Par Marie-Claude Turcotte, B.Éd., MBA
« On ne peut pas améliorer ce qu’on ne mesure pas. » – W. Edwards Deming
« On ne peut pas améliorer ce qu’on ne comprend pas. » – Marie-Claude Turcotte
Dans un monde où la pression sur les marges est constante, les entreprises cherchent à réduire leurs coûts sans compromettre la qualité ni l’efficacité. Pourtant, une erreur fréquente consiste à chercher des solutions rapides sans prendre le temps de comprendre le problème en profondeur. Cette approche mène souvent à des économies illusoires, voire à des pertes supplémentaires.
Le réflexe de la solution rapide
Imaginez un employé poussant une brouette avec une roue carrée. Il peine, s’épuise, mais refuse d’essayer une roue ronde qu’on lui propose. Cette image illustre bien ce qui se passe dans plusieurs organisations : on continue à faire les choses comme avant, même si elles sont inefficaces, simplement parce qu’on n’a pas pris le temps de remettre en question le fonctionnement actuel.
Ce réflexe de la solution rapide est compréhensible : les gestionnaires sont pressés, les équipes sont débordées, et les résultats doivent être livrés. Mais sauter trop vite aux conclusions peut coûter cher. Une solution mal ciblée peut aggraver le problème ou en créer de nouveaux.
Comprendre avant d’agir : la méthode QQOQCCP
Pour éviter ces pièges, il faut commencer par comprendre le problème. Une méthode simple et efficace pour y parvenir est la méthode QQOQCCP, qui consiste à poser sept questions fondamentales :
- Quoi est affecté ?
- Qui est impliqué ?
- Où se produit-il ?
- Quand cela se produit-il ?
- Comment cela se manifeste-t-il ?
- Combien cela coûte-t-il ou affecte-t-il les opérations ?
- Pourquoi le problème survient-il ?
Ces questions permettent de dresser un portrait complet de la situation. Elles forcent à ralentir, à réfléchir, à observer, et à documenter. Ce processus peut sembler long ou inutile à certains, mais il est essentiel pour éviter les fausses pistes.

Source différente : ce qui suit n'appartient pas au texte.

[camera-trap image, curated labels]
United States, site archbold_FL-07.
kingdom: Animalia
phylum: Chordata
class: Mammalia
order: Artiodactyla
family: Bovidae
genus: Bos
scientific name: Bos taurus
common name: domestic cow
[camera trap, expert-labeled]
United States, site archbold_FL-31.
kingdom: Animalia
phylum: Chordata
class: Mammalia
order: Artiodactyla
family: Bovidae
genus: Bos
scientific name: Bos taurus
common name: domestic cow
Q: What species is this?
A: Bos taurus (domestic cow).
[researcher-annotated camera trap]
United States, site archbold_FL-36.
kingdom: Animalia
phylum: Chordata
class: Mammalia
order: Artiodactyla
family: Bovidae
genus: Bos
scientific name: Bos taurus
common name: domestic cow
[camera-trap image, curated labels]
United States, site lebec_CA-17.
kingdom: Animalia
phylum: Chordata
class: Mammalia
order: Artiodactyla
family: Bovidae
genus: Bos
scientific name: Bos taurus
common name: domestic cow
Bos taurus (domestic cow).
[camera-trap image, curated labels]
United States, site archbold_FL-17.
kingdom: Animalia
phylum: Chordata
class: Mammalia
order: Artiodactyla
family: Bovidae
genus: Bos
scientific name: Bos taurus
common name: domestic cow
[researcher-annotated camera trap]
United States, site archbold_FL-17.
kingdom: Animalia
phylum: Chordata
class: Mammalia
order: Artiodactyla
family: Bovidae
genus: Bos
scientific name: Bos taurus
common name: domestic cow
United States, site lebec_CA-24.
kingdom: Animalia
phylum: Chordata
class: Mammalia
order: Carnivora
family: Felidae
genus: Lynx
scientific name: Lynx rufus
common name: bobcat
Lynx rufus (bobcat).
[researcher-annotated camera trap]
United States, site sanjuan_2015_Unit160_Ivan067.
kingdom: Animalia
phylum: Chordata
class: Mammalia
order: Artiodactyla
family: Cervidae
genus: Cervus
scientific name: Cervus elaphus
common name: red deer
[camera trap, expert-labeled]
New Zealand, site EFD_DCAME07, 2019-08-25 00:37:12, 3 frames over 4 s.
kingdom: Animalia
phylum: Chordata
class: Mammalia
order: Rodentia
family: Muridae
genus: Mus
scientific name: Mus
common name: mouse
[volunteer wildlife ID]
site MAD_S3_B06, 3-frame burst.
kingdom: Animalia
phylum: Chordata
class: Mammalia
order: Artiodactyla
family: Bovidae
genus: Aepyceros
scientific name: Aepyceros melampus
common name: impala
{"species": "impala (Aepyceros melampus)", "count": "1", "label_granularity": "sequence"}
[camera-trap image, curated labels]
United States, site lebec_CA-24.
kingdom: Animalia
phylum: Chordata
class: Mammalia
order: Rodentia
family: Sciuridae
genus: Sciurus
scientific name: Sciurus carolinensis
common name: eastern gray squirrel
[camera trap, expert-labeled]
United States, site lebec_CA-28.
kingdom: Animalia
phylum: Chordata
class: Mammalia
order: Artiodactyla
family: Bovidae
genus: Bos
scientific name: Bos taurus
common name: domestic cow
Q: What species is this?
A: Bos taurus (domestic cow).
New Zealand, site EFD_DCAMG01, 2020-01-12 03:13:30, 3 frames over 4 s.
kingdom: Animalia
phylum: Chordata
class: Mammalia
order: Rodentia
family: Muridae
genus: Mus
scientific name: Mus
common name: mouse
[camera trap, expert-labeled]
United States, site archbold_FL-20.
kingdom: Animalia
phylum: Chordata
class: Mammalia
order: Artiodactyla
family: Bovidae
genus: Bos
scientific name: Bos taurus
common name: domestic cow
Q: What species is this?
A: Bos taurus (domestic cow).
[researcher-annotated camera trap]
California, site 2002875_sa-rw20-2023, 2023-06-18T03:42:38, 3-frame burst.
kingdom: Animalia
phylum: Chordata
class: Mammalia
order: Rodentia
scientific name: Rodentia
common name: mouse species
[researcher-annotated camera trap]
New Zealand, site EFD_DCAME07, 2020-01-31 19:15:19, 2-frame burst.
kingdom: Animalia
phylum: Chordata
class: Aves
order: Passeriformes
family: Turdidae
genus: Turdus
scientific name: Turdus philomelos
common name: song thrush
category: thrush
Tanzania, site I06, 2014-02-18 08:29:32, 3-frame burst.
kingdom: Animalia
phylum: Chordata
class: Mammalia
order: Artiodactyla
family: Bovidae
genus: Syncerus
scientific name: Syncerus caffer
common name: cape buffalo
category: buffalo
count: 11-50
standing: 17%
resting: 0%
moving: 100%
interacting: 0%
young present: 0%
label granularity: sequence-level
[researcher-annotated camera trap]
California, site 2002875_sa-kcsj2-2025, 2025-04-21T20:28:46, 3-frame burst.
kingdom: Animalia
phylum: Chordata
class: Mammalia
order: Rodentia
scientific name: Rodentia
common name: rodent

L’importance de la rigueur dans l’analyse
Une analyse rigoureuse des causes fondamentales est souvent négligée. On identifie un symptôme, on propose une solution, et on passe à autre chose. Mais sans une compréhension claire du problème, on risque de traiter les effets plutôt que les causes.
Prenons un exemple concret : une entreprise constate une augmentation des retours clients. Une réaction rapide pourrait être d’ajouter un contrôle qualité en fin de ligne. Mais en appliquant POQQQCC, on découvre que le problème vient d’une mauvaise interprétation des spécifications en début de production. La solution ne sera donc pas un contrôle supplémentaire, mais une clarification des exigences et une meilleure formation des opérateurs.
Réduire les coûts par la compréhension
Quand on comprend bien un problème, les solutions deviennent plus pertinentes, plus durables et souvent moins coûteuses. On évite les gaspillages, les retouches, les pertes de temps et les frustrations. On améliore la qualité, la fluidité des opérations et la satisfaction des clients.
La réduction des coûts devient alors une conséquence naturelle d’une bonne résolution de problème. Ce n’est pas une chasse aux dépenses, mais une optimisation intelligente des processus.
Une compétence stratégique
La capacité à bien définir un problème et à en analyser les causes est une compétence stratégique. Elle permet de prendre de meilleures décisions, de mobiliser les bonnes ressources, et de bâtir une culture d’amélioration continue. Elle transforme les équipes en agents de changement, capables de remettre en question les évidences et de proposer des solutions innovantes.
Cette compétence repose sur la rigueur, la curiosité, et une certaine humilité : celle d’accepter qu’on ne sache pas tout, et qu’il faille parfois revenir à des questions simples pour avancer.
Conclusion : la roue ronde existe
La méthode POQQQCC n’est pas révolutionnaire. Elle est simple, accessible, et pourtant souvent négligée. Elle permet de poser les bonnes questions, d’éviter les raccourcis dangereux, et de construire des solutions solides.
Alors, si vous sentez que votre entreprise pousse une brouette à roue carrée, prenez le temps de vous arrêter. Posez les bonnes questions. La roue ronde existe. Il suffit parfois de l’essayer.